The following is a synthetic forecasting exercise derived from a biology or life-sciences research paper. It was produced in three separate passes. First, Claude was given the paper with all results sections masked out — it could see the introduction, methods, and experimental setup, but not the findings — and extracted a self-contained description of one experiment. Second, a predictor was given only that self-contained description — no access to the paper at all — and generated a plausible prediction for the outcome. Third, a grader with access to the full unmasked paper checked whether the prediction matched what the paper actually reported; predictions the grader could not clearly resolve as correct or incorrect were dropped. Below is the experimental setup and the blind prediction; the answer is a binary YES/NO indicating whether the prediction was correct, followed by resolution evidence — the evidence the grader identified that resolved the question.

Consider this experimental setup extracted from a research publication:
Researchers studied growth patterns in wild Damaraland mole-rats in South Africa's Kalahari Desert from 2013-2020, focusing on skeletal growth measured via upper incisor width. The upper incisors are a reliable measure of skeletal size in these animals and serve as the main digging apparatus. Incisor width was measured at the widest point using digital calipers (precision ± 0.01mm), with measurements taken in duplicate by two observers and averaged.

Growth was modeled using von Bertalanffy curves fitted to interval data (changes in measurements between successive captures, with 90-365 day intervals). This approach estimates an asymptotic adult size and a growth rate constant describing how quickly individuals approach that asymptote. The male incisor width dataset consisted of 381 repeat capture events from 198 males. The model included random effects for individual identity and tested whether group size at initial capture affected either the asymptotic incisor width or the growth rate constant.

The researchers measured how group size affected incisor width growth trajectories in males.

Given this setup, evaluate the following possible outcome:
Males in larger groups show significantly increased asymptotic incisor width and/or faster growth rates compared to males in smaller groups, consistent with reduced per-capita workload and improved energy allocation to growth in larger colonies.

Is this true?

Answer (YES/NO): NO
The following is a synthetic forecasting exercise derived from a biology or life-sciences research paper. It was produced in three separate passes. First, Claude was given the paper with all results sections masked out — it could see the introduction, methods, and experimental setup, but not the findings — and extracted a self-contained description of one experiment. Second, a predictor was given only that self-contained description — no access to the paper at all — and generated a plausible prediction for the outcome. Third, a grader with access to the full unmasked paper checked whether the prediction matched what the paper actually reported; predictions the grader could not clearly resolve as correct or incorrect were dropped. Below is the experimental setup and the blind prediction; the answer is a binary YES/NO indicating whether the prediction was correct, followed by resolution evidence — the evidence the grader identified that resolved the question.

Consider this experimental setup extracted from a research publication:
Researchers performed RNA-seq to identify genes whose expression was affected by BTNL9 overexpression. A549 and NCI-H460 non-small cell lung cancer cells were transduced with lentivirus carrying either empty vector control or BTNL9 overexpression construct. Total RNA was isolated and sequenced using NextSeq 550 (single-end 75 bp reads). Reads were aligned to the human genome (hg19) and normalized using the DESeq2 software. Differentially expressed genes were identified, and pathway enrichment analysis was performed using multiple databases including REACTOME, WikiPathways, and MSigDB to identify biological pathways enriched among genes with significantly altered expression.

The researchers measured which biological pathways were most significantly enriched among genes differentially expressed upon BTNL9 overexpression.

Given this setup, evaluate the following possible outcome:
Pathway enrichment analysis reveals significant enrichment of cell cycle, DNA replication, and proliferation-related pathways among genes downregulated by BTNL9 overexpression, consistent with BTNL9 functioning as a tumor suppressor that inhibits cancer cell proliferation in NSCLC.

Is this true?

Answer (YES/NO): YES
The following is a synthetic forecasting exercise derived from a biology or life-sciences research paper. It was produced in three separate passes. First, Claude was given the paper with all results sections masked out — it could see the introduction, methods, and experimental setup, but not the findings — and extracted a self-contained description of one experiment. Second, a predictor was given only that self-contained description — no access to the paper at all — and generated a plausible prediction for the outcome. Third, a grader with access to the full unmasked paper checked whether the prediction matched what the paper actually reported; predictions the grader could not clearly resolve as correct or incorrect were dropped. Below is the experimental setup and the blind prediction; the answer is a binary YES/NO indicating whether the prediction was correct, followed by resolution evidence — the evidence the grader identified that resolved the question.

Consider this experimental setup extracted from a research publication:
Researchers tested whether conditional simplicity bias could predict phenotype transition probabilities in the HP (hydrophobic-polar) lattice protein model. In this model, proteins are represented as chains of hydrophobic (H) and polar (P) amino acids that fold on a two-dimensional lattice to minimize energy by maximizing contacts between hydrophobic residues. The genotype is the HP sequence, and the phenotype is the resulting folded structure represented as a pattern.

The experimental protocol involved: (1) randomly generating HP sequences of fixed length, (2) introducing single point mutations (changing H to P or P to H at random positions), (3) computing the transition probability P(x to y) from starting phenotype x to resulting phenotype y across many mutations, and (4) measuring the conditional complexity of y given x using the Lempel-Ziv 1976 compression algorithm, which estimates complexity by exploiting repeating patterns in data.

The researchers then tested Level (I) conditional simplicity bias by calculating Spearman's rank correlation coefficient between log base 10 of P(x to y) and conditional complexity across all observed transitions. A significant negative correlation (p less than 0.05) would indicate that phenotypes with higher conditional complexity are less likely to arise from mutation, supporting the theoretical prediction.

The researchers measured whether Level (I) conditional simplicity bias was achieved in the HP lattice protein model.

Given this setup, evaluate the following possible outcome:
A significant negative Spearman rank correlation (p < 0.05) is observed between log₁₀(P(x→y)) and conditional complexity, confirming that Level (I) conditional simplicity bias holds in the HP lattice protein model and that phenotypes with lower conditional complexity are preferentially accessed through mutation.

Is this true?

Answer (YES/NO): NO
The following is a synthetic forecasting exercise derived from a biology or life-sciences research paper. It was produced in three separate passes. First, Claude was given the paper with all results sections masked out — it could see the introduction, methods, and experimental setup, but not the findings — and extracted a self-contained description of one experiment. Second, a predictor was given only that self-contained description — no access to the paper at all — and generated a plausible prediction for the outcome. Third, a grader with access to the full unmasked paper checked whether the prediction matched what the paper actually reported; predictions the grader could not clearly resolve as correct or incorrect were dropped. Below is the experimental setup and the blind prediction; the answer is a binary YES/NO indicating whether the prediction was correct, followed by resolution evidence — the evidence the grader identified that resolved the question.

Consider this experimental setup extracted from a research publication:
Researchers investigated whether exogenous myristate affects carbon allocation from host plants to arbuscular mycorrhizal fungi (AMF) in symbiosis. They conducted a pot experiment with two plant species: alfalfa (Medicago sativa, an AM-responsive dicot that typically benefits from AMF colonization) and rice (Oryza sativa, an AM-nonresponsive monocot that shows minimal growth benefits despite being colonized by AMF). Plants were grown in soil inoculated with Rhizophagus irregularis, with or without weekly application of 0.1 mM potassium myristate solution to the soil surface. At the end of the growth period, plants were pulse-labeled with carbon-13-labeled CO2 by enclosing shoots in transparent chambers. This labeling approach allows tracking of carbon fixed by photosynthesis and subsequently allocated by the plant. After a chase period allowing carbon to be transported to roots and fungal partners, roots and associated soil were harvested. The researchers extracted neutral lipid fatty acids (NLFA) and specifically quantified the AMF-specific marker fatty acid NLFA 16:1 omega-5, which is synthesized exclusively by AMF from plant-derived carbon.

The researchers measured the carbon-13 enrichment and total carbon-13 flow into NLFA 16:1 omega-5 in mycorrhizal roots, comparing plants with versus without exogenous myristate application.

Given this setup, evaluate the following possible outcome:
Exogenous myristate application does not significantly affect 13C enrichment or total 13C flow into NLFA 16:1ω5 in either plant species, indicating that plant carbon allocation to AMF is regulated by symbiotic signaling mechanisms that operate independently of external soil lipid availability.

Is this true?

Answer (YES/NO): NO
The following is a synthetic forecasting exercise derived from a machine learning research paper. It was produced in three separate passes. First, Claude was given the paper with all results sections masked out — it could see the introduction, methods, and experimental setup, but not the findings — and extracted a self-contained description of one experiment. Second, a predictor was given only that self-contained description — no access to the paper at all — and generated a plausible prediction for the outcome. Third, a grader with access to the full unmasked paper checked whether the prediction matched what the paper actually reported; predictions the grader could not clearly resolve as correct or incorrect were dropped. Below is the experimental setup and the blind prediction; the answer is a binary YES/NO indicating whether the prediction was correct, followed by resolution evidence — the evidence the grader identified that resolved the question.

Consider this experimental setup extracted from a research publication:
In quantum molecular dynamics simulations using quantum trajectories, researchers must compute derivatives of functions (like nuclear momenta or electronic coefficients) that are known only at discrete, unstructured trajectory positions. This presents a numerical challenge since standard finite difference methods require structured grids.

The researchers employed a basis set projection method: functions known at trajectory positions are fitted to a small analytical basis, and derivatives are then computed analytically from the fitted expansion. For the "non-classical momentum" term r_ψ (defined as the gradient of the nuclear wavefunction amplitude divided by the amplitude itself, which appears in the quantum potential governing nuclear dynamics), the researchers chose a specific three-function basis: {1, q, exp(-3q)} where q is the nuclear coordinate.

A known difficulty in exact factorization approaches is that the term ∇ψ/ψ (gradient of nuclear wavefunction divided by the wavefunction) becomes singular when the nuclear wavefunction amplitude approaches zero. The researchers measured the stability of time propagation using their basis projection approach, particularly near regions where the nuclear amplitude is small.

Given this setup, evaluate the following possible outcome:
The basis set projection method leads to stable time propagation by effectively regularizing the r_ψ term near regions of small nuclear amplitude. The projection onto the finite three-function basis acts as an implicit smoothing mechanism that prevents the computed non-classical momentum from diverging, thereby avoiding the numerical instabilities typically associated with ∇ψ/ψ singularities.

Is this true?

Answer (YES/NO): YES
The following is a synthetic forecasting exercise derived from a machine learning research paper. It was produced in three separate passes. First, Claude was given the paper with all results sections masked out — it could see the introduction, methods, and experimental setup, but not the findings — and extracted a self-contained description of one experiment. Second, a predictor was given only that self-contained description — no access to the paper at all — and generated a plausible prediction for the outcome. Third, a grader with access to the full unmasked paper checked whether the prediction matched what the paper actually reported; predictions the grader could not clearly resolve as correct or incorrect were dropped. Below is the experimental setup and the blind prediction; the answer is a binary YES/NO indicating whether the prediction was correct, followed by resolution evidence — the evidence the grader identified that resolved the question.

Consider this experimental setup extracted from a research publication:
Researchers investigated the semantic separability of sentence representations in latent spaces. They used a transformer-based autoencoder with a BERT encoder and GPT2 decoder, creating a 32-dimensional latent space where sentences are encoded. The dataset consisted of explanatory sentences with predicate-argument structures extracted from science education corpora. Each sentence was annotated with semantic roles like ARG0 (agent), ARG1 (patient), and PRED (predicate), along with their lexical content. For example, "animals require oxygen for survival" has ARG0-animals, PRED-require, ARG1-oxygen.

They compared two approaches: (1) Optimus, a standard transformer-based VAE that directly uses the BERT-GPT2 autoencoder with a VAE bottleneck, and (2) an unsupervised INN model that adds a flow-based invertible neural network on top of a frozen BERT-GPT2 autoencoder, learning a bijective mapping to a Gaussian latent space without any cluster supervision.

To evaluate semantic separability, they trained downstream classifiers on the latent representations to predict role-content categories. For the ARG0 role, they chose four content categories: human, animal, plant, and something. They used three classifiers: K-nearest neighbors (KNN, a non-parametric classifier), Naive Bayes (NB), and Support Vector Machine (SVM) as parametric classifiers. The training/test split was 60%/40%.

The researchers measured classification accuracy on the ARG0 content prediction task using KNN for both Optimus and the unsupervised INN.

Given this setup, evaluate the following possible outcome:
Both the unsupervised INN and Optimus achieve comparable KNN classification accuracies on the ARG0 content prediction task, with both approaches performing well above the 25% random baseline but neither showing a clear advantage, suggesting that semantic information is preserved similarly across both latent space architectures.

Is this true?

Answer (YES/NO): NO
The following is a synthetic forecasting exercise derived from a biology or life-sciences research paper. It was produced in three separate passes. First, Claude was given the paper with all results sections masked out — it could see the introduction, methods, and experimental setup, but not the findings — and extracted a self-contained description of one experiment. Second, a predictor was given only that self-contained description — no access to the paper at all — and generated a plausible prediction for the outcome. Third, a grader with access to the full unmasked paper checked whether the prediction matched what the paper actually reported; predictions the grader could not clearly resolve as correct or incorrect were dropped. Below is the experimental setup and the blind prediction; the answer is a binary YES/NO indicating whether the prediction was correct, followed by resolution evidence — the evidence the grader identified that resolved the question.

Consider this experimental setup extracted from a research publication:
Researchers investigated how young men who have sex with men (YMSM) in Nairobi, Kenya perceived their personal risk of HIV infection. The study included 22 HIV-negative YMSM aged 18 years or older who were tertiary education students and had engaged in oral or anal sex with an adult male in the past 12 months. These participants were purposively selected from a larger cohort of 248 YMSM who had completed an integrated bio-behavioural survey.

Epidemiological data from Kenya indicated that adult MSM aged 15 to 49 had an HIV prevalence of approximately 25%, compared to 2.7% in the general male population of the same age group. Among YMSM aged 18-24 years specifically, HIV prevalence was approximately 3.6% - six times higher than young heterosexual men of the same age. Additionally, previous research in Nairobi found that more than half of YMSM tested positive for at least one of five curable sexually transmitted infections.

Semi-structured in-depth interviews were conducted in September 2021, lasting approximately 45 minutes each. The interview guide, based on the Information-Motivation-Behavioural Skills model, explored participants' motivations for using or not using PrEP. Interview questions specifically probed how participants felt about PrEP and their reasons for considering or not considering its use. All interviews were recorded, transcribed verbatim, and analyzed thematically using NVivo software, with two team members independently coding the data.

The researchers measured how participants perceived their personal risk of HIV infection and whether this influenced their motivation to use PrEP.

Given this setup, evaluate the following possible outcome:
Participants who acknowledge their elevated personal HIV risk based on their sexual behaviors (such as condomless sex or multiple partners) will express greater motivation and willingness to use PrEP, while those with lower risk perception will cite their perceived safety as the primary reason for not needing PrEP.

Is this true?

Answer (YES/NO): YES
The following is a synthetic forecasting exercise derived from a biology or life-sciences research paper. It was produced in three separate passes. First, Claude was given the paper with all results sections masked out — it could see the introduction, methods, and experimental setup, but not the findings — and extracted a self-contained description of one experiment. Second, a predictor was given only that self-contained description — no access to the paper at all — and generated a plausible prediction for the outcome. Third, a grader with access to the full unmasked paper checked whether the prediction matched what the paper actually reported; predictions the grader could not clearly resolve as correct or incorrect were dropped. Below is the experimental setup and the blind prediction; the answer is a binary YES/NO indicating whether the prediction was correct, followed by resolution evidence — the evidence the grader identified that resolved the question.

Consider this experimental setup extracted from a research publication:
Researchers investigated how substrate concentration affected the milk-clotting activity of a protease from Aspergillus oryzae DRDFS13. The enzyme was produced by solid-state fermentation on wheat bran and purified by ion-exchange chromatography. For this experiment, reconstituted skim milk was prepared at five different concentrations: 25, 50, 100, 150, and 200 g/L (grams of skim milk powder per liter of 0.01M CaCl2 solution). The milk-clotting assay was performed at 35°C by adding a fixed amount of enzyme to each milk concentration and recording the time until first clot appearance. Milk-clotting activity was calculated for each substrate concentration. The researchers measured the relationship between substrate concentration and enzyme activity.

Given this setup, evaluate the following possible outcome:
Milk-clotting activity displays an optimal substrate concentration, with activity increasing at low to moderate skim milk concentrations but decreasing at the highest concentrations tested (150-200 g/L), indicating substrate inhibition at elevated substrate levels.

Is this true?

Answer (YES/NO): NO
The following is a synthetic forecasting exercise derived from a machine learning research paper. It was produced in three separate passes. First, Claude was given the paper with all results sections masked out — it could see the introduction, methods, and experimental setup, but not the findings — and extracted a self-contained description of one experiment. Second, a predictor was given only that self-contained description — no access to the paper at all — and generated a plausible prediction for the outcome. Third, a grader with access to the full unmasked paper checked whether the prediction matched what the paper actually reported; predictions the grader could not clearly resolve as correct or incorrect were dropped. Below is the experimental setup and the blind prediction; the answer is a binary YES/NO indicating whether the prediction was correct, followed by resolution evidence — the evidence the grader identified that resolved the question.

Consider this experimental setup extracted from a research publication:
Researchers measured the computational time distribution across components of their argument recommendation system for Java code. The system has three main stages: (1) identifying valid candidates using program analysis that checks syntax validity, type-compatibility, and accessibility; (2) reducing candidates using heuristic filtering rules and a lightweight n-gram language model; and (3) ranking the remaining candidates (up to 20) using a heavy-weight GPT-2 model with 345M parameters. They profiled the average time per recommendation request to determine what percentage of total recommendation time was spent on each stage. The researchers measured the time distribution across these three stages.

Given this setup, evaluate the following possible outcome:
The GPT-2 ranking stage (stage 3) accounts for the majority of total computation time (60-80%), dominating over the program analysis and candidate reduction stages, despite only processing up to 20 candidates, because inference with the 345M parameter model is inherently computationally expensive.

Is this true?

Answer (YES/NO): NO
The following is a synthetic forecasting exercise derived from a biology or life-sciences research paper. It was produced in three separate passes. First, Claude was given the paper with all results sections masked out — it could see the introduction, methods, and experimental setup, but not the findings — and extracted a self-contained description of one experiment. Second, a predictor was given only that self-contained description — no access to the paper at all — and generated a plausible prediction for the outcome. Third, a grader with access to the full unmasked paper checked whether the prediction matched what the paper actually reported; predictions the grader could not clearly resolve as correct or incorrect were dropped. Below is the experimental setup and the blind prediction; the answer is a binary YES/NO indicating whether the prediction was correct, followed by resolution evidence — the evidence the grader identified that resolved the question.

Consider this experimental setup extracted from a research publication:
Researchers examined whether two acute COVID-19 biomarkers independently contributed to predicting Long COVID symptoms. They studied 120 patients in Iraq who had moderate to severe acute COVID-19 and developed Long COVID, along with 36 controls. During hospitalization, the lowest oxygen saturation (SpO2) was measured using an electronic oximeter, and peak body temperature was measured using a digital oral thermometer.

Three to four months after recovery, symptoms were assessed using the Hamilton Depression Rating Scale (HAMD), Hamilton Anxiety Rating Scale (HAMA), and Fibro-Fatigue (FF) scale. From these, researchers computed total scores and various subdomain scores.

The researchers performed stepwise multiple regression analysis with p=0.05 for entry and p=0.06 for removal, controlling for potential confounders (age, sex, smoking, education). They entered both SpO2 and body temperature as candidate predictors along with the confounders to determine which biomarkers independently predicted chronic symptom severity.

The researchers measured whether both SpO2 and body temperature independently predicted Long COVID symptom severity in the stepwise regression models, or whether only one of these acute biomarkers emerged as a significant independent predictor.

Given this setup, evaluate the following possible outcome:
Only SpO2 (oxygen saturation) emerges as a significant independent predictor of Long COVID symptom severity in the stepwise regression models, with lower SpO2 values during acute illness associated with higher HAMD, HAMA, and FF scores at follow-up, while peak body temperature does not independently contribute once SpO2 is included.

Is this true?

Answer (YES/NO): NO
★ ★ ★ ★ ★
→ WHAT IS EXPECTED
Your task is to copy each line of the listing that holds the word "classification".

→ ANSWER AREA
The researchers measured classification accuracy on the ARG0 content prediction task using KNN for both Optimus and the unsupervised INN.
Both the unsupervised INN and Optimus achieve comparable KNN classification accuracies on the ARG0 content prediction task, with both approaches performing well above the 25% random baseline but neither showing a clear advantage, suggesting that semantic information is preserved similarly across both latent space architectures.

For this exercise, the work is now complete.